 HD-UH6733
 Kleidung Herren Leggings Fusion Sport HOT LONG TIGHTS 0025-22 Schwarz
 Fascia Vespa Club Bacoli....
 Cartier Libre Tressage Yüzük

==

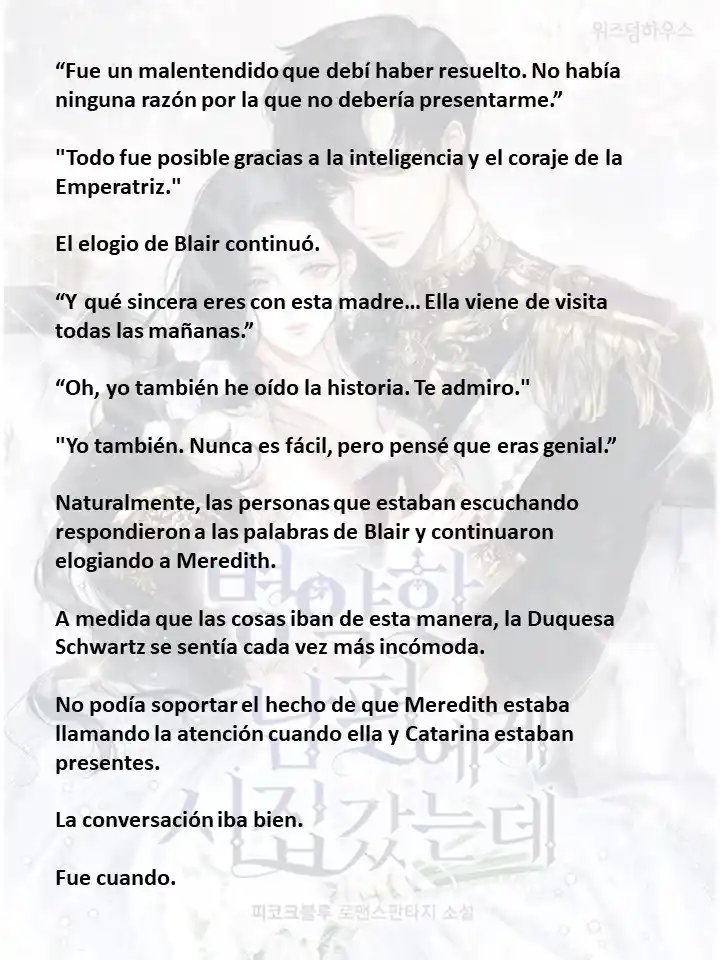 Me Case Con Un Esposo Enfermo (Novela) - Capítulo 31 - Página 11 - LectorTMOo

- EXERCISE BRIEF -
Report every line of the entries above that contains the word "Fusion", matching case exactly.

- RESPONSE -
 Kleidung Herren Leggings Fusion Sport HOT LONG TIGHTS 0025-22 Schwarz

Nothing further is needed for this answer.